When it comes to retinoids like tretinoin it could be said that many consider the following to be true: If a little is good, more must be better. Right? No, not really, a pea size amount for the whole face is all you need. If the skin continues to be irritated then you really should consider taking a break or switching to a less irritating form of Vitamin A or buffering it. Easing your skin into any Vitamin A product is imperative. Slow and steady…

Retinol – A form of vitamin A available over the counter. Many cosmeceutical skin care companies will opt for the use of retinol. The conversion to retinoic acid is a 2 step process which inhibits the effectiveness, but still packs enough of a punch although there may be some mild irritation initially which usually subsides over time.

Retinyl Palmitate – A Vitamin A ester which also converts to retinoic acid, path is longer and by the time it has converted has lost some of its ability to make any difference to the DNA of the cell. You need a higher concentration of retinyl palmitate for it to be significantly effective and most skin care brands who use retinyl palmitate as their sole source of vitamin A RARELY PUT ENOUGH in the cream or serum.

Again, not all Vitamin A skincare products are created equal.It’s not enough to add a SPRINKLING of a derivative just so it can be ADDED to the ingredient list and MARKETED as an anti-aging solution!! Unless retinyl palmitate is combined with other derivatives of vitamin A or in a concentrated, pure enough form, then just adding it to the list of ingredients is inadequate if it appears so far down the list as to render it almost useless. You will find many of these type of products at places that sell skincare.
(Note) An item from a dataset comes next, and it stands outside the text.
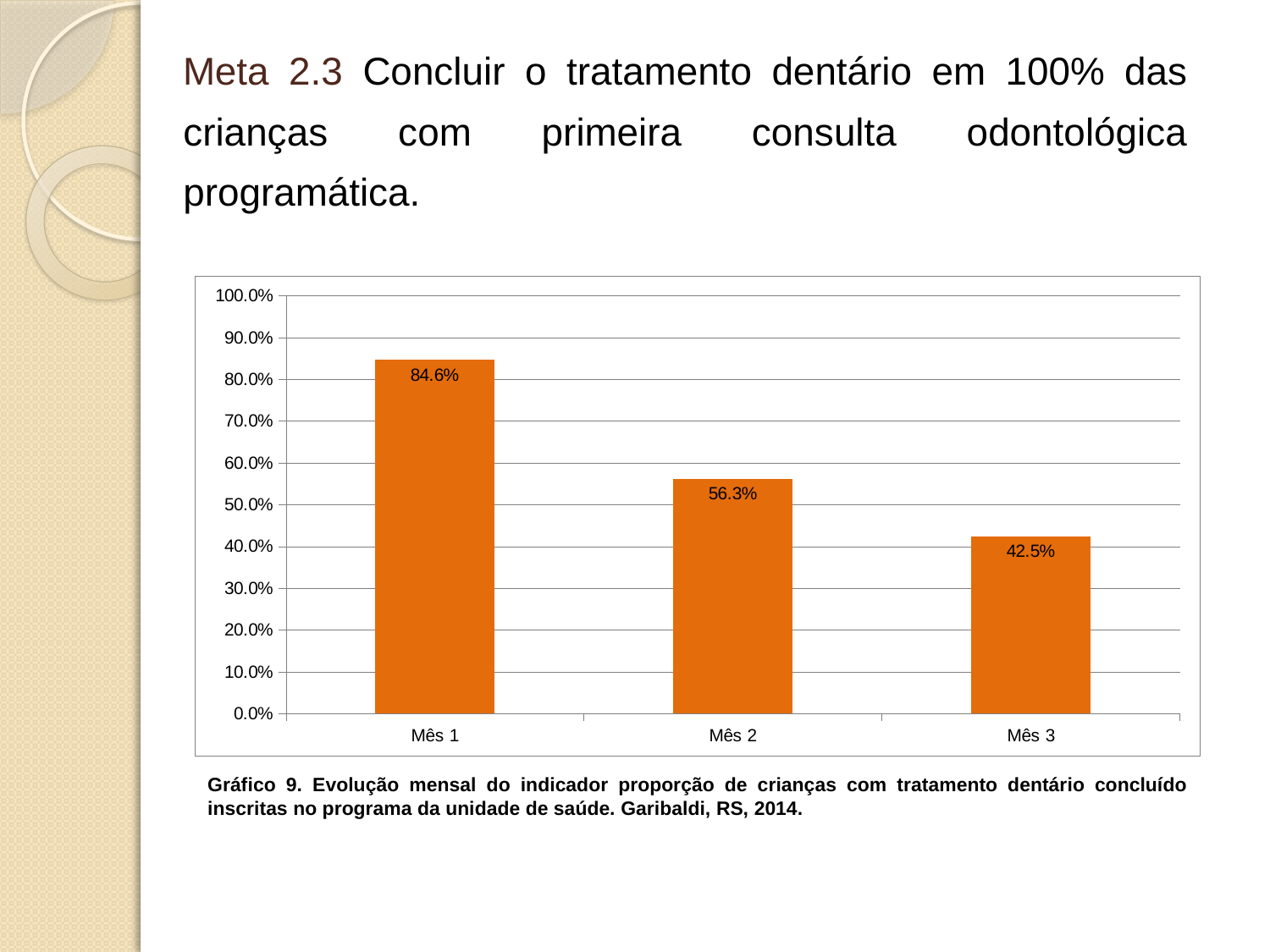
What is the value for Mês 1? 84.6% Is the value for Mês 2 greater or less than 50.0%? greater Do the values rise or fall from Mês 1 to Mês 3? Fall Which month has the highest value? Mês 1 Which month has the lowest value? Mês 3 What kind of chart is shown on the slide? Bar chart What is the difference between the values for Mês 2 and Mês 3? 13.8% What is the difference between the values for Mês 1 and Mês 3? 42.1% Which is larger, the value for Mês 2 or the value for Mês 3? Mês 2 What is the value for Mês 3? 42.5% How many months are shown on the x axis? 3 What is the value for Mês 2? 56.3%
Retinaldehyde – This is an important and potent form of Vitamin A as it requires minimal conversion and causes very little if any irritation to the skin. In fact, as you can see by the diagram above, it only requires a one-step conversion and is seen by many as the closest to retinoic acid without all the irritating side effects or need for a prescription.
But again, you will need to take note of where it appears in the ingredient list. For retinaldehyde to be effective it needs to be in a concentration of 0.05% to 0.1 %. Unfortunately, retinaldehyde is an expensive ingredient so you’ll probably find most skin care formulations will be on the high-end in price (unless they’ve only included the tiniest amount) in which case it wouldn’t be as effective and could be a waste of money.

There is NO benefit to a cleanser with retinoids. To achieve the full benefit, and because of the protective properties retinoids provide, they need to remain on your skin, not get washed away.

Look for packaging that protects the stability of the ingredients where there is minimal exposure to air and light. Also some medical grade lines with Vitamin A actually have an expiration date to assure that it is fresh, at high potency, hasn’t oxidized, hasn’t used alot of preservatives and is actually working within your skin. Using a degraded or old Vitamin A product won’t do anything for your skin.

Getting advice.
The place to start is with your skin care professional or esthetician who can recommend the best option for you. Yes, you could skip this and head to your local store or Sephora, but, it’s doubtful you’ll find any brand with enough of what you need to do anything more than (at best) provide you with antioxidant protection.

Staying out of the sun.
As with any skin care regimen where the goal is to minimize and fight the signs of aging, once retinoids are included in your routine you really should be considering a well-formulated Sunblock! No point going to all this effort just to ruin it with more sun damage. Right?

So that’s it for now. If vitamin A is not in your skin care routine then I highly recommend commencing soon, no matter what age, in fact when it comes to skin health and the prevention of dysfunctions like lines, wrinkles and pigmentation, and aging skin -the sooner the better.